Da Vinci’yi herkes tanır; ressam, mühendis, matematikçi, anatomi uzmanı, mimar hatta müzisyendir. Tank, denizaltı ve helikopter gibi harika projeler çizmiştir. Mona Lisa tablosunu bilmeyen yoktur. Onun en ünlü çalışmalarından birisi de Milano’da Santa Maria Della Grazya manastırının duvarına yaptığı “Son Akşam Yemeği” tablosudur. Kilisenin yemekhanesinin duvarında yer alan 4,5 metre yüksekliğinde 9 metre eninde olan büyük bir freskodur. Yani duvara yaş sıva üzerine yapılmış bir resimdir.
Bu tabloda Hz. İsa (as), yanında oniki havarisine, kendisine ihanet eden birisinin onu ihbar edeceğini söylemektedir. Paola Coelho’nun “Şeytan ve Genç Kadın” isimli kitabında bununla ilgili şöyle güzel bir hikâye yer alır:
Leonardo da Vinci, “Son Aksam Yemeği” tablosunda Hz İsa’nın yüzünde iyi insan imgesi ve ona ihanet eden Yahuda’nın yüzünde kötü insan imgesini tasvir etmeye karar verir.
Duvara tablonun kompozisyonunu çizmeye ve boyamaya başlamadan önce resimdeki kişilerin yüzleri için uygun modeller aramaya başlar. Örneğin Hz. İsa’nın yüzünü tasvir etmek için kilise korosunun verdiği bir konser sırasında, korodakilerden birinin Hz. İsa tasvirine çok uygun olduğunu görür. Onu resme modellik yapması için atölyesine davet eder ve çok sayıda eskiz yapar. Duvara yapılan bu dev resmin figürlerinin çizimi ve boyanması birkaç sene sürer. Ancak sıra Hz. İsa’yı Romalı askerlere ihbar eden Yahuda’ya geldiğinde ihaneti ve kötülüğü temsil edecek yüzü bulmakta zorlanır. Bu arada kilisenin kardinali de arada bir uğrayıp resmin bir an önce bitmesi için ressamı sıkıştırmaya başlar.
Bir gün paçavralar içerisinde yol kenarında yatan bir ayyaş görür. Vaktinden önce yaşlanmış genç bir adam sarhoşluktan kendinden geçmiş bir durumda kaldırım kenarına uzanmıştır. Da Vinci yardımcılarına adamı zorla kiliseye taşımalarını ister. Taslak çizerek zaman kaybetmek istemez. Kiliseye varınca yardımcılar adamı ayağa kaldırırlar. Zavallı adam başına gelenleri anlamakta zorlanır. Leonardo adamın yüzünde yansıyan kötülüğü, günahı ve inançsızlığı tasvir eder. Yahuda’nın yüzünün tasviri bittiğinde adamın da sarhoşluğu geçmeye başlar. Adam gözlerini açtığında duvardaki muhteşem resmi görür ve “Ben bu resmi daha önce gördüm…” diye haykırır. Leonardo da Vinci, “imkânsız” der çünkü resmi yardımcıları ve kardinal dışında kimseye göstermemiştir.

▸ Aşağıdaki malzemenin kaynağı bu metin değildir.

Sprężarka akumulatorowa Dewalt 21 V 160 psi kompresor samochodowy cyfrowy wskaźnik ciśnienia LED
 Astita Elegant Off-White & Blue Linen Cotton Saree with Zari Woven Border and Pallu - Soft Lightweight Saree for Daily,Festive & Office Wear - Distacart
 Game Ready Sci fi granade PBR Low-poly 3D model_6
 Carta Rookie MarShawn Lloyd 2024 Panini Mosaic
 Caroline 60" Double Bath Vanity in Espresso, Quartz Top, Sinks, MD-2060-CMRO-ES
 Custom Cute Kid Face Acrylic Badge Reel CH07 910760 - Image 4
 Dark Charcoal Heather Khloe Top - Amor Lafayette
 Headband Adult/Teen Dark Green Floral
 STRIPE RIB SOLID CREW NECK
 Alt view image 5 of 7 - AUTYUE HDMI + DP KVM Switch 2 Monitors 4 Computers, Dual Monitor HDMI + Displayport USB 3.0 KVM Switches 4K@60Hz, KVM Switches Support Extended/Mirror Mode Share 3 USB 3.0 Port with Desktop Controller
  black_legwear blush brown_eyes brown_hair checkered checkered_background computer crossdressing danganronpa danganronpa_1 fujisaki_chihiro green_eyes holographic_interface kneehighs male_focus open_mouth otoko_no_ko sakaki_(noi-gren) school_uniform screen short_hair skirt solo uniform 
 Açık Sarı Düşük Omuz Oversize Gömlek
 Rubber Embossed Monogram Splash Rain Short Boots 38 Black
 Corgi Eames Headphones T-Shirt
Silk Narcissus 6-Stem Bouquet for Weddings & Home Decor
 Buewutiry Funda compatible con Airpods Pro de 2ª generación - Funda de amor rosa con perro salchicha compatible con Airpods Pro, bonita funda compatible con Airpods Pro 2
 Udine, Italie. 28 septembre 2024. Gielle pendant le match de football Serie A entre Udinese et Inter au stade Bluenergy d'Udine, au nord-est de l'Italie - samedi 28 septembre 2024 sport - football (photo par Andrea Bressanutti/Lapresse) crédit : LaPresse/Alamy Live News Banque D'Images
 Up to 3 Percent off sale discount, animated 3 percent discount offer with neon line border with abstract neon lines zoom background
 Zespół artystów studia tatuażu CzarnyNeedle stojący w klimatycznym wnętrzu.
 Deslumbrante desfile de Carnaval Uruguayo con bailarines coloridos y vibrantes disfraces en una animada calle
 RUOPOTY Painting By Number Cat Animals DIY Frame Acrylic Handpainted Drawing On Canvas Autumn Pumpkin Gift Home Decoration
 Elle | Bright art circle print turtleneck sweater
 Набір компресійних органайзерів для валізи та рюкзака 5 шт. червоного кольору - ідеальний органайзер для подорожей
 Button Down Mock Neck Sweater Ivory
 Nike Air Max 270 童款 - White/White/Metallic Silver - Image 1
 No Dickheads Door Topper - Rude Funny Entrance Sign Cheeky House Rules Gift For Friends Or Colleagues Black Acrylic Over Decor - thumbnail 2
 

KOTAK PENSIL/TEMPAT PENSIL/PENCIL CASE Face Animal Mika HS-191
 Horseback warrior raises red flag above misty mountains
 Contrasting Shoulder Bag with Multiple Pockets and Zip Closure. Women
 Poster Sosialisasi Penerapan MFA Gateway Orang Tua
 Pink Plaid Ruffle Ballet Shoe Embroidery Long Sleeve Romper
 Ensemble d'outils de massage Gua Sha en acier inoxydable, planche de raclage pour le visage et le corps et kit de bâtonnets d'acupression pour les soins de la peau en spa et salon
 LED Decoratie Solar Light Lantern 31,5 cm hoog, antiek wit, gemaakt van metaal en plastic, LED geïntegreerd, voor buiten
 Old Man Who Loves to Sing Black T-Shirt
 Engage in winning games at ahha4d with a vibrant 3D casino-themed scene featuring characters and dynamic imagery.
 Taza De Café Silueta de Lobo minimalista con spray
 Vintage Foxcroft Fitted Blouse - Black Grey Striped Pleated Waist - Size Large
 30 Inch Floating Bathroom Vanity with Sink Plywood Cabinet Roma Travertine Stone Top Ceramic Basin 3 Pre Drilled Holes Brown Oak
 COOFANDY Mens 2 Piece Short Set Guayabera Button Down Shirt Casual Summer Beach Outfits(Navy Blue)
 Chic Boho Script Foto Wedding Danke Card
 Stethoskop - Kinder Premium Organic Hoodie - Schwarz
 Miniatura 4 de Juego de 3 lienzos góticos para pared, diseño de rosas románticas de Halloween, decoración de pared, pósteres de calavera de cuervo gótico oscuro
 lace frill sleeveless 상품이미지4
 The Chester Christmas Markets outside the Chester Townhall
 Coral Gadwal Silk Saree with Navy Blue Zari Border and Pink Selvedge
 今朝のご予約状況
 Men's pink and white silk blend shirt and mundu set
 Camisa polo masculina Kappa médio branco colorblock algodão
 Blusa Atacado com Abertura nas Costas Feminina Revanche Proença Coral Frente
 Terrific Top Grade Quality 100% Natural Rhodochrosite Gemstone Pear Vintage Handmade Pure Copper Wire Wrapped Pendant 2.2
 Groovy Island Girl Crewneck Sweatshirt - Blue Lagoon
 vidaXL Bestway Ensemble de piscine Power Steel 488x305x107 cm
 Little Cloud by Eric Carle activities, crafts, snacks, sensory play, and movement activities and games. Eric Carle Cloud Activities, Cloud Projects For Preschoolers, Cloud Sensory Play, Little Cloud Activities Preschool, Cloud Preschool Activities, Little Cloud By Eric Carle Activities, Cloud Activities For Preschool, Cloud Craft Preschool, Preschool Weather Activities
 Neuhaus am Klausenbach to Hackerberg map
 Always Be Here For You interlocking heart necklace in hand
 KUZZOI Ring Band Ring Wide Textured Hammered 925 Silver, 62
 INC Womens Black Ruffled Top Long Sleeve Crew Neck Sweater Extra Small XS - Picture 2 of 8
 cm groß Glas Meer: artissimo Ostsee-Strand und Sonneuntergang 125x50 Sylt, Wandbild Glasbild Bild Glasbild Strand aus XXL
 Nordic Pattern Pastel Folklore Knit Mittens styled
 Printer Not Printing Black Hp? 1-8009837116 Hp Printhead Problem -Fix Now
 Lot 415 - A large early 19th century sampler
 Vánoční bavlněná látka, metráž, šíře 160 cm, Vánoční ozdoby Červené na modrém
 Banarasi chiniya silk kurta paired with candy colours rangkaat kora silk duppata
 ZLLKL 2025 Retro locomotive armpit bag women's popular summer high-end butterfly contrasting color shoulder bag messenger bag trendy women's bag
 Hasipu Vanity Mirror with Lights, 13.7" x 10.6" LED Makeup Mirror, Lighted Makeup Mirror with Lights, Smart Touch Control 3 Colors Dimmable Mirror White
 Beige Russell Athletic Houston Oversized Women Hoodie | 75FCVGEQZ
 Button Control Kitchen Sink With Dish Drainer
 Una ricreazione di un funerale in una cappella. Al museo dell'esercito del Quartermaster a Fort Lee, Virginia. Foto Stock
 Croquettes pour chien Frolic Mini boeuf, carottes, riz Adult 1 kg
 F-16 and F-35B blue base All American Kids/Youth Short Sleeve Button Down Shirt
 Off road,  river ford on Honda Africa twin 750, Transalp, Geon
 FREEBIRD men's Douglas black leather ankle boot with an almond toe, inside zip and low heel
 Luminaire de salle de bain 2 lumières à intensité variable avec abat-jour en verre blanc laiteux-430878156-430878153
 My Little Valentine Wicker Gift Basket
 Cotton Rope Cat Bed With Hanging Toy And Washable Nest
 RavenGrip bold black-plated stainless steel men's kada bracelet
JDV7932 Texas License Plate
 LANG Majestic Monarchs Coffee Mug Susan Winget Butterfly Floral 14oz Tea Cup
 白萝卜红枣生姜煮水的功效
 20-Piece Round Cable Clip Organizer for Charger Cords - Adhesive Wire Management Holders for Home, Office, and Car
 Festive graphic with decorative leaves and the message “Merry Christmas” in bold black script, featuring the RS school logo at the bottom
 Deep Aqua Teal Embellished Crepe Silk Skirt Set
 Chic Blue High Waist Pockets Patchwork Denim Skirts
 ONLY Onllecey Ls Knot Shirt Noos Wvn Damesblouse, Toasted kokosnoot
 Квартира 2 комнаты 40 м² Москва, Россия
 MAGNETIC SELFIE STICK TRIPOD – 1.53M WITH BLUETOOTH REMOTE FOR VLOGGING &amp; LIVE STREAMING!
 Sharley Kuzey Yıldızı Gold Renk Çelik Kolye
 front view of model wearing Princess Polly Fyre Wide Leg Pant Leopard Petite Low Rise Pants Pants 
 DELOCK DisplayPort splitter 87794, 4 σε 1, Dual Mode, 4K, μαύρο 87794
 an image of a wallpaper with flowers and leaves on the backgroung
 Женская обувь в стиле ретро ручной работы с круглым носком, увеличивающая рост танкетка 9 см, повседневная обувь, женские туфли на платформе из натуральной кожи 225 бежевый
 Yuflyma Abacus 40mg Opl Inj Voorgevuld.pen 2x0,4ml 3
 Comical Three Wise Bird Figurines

Adam anlatmaya devam eder: “Üç yıl önce, durumum çok iyiydi ve kilise korosunda ilahi söylüyordum. İsa’nın yüzü için modellik yapmak üzere davet edilmiştim.”
Ve Coelho hikâyeyi şöyle bitirir: “İyi ve Kötü’nün yüzü aynıdır. Her şey, insanın yoluna ne zaman çıktıklarına bağlıdır.”
Coelho iyiliği ve kötülüğü şartlara bağlasa da biliyoruz ki, aynı şartlar bazılarını kötü yaparken, bazılarını yapmaz. Demek ki, iyi ya da kötü olmak insanın kendisine, tercihlerine bağlı bir durum. Kendi hayatımıza dair ipler elimizde yani; başka türlü de yapıp ettiklerimizden sorumlu olmanın bir anlamı olmazdı.